**The task**
Please lay out the data below as a Markdown table with the columns "No." and "Line", giving each line its own numbered row and skipping blank lines. Leave the pictures out of the table.

Entries taken from a collection
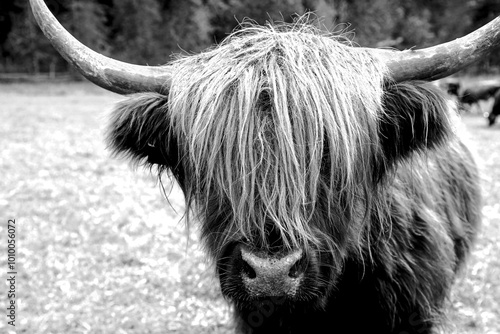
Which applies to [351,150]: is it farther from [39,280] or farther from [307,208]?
[39,280]

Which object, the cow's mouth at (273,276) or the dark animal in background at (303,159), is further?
the dark animal in background at (303,159)

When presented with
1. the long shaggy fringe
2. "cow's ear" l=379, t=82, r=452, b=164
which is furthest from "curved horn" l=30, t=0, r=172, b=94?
"cow's ear" l=379, t=82, r=452, b=164

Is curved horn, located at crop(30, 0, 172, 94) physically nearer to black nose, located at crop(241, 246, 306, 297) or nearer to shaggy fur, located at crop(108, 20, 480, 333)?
shaggy fur, located at crop(108, 20, 480, 333)

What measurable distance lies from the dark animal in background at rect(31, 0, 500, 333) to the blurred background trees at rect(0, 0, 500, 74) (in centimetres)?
2747

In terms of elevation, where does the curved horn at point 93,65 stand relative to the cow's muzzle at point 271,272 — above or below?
above

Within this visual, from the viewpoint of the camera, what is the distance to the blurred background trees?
32.5m

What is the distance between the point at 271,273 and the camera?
6.92 ft

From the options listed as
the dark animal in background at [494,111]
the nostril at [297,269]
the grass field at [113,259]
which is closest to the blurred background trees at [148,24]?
the dark animal in background at [494,111]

**Solution for this exercise**
| No. | Line |
|---|---|
| 1 | Which applies to [351,150]: is it farther from [39,280] or farther from [307,208]? |
| 2 | [39,280] |
| 3 | Which object, the cow's mouth at (273,276) or the dark animal in background at (303,159), is further? |
| 4 | the dark animal in background at (303,159) |
| 5 | When presented with |
| 6 | 1. the long shaggy fringe |
| 7 | 2. "cow's ear" l=379, t=82, r=452, b=164 |
| 8 | which is furthest from "curved horn" l=30, t=0, r=172, b=94? |
| 9 | "cow's ear" l=379, t=82, r=452, b=164 |
| 10 | Is curved horn, located at crop(30, 0, 172, 94) physically nearer to black nose, located at crop(241, 246, 306, 297) or nearer to shaggy fur, located at crop(108, 20, 480, 333)? |
| 11 | shaggy fur, located at crop(108, 20, 480, 333) |
| 12 | What measurable distance lies from the dark animal in background at rect(31, 0, 500, 333) to the blurred background trees at rect(0, 0, 500, 74) (in centimetres)? |
| 13 | 2747 |
| 14 | In terms of elevation, where does the curved horn at point 93,65 stand relative to the cow's muzzle at point 271,272 — above or below? |
| 15 | above |
| 16 | Within this visual, from the viewpoint of the camera, what is the distance to the blurred background trees? |
| 17 | 32.5m |
| 18 | What is the distance between the point at 271,273 and the camera? |
| 19 | 6.92 ft |
| 20 | From the options listed as |
| 21 | the dark animal in background at [494,111] |
| 22 | the nostril at [297,269] |
| 23 | the grass field at [113,259] |
| 24 | which is closest to the blurred background trees at [148,24]? |
| 25 | the dark animal in background at [494,111] |